İnsan, etrafında olan biten olaylar ve çevresinde yaşayan her türden canlıyla iletişim halinde olan bir yapıya sahiptir. Neredeyse hiçbir insanın, bu bahsettiklerimize karşı kayıtsız kalmak gibi bir tercihi olamaz, şartlar normal olduğu takdirde.
Günümüz hayat koşulları, insana her türlü iletişim kanalını cömertçe sunuyor.
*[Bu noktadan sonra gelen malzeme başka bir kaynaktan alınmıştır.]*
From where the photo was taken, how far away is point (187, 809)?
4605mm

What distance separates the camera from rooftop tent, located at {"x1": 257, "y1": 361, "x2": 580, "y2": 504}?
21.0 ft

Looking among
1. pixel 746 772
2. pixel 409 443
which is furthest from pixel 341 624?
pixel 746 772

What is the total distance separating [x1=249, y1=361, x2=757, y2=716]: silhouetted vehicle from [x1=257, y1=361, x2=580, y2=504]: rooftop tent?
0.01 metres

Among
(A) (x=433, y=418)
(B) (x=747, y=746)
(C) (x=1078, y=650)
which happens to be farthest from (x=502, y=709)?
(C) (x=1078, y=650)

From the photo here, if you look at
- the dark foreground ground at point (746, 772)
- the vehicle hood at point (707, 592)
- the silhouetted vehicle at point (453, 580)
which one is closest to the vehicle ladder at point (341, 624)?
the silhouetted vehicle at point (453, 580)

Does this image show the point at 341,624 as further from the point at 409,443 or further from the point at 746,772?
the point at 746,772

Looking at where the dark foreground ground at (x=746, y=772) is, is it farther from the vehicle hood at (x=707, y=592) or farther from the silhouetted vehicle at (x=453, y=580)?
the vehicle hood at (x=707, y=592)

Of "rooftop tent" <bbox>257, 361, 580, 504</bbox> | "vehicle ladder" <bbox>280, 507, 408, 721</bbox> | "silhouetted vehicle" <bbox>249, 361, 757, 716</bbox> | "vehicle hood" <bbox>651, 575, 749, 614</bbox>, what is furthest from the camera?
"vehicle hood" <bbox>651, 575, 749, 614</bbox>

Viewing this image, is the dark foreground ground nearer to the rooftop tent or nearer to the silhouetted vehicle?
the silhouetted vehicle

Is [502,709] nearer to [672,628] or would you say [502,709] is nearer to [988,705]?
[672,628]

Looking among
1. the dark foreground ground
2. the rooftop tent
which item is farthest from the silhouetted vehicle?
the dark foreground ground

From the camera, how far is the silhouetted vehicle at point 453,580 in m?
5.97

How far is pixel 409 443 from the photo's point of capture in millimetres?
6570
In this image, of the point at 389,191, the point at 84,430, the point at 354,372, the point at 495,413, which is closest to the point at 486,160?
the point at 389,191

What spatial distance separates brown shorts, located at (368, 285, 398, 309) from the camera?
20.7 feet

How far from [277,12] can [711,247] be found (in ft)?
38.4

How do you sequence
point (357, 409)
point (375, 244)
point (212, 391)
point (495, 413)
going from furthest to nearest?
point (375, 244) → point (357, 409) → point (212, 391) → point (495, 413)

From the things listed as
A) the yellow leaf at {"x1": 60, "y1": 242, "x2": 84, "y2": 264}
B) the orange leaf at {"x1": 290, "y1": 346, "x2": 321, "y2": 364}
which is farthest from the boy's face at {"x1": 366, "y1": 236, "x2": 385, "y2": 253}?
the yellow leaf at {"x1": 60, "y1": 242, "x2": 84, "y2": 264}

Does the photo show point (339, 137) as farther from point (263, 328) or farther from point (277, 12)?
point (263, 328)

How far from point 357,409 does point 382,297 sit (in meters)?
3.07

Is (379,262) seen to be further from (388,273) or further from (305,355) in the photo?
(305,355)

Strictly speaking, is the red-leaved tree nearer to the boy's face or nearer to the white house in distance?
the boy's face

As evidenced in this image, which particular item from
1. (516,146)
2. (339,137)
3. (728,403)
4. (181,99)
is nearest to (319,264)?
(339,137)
Hemen hepimizin sahip olduğu akıllı telefonlardan tutun da, taşınabilir bilgisayar ve tabletler, son derece ergonomik tasarlanmış elektronik aletler ve içinde bulunulan sosyal ortamlarla, adeta sosyal ötesi bir hayat yaşayabiliyor insanoğlu. Fakat resmin bütününe baktığımızda da durum gerçekten böyle mi? Dışarıdan görüntüsü son derece sosyal gibi görünen insanlar, aslında gerçekten de göründükleri gibiler mi?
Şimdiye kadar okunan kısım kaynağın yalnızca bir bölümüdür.